Stated problem. Copy out every one of the records below line for line, reproducing the text without changes, and leave out the pictures.

**** Dataset records

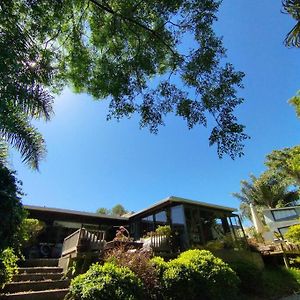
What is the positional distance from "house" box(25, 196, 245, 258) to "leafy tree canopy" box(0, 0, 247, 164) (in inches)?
329

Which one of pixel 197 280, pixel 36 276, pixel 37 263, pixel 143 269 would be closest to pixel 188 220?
pixel 197 280

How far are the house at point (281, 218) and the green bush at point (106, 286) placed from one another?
Result: 22.5 metres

********

Answer to the exercise.
What is the positional distance from "house" box(25, 196, 245, 258) to "leafy tree canopy" box(0, 0, 247, 164) (in inches)?
329

Which one of pixel 197 280, pixel 36 276, pixel 37 263, pixel 143 269 would be closest to pixel 188 220?
pixel 197 280

How far are the house at point (281, 218) and the green bush at point (106, 286) placed from one another?
Result: 22.5 metres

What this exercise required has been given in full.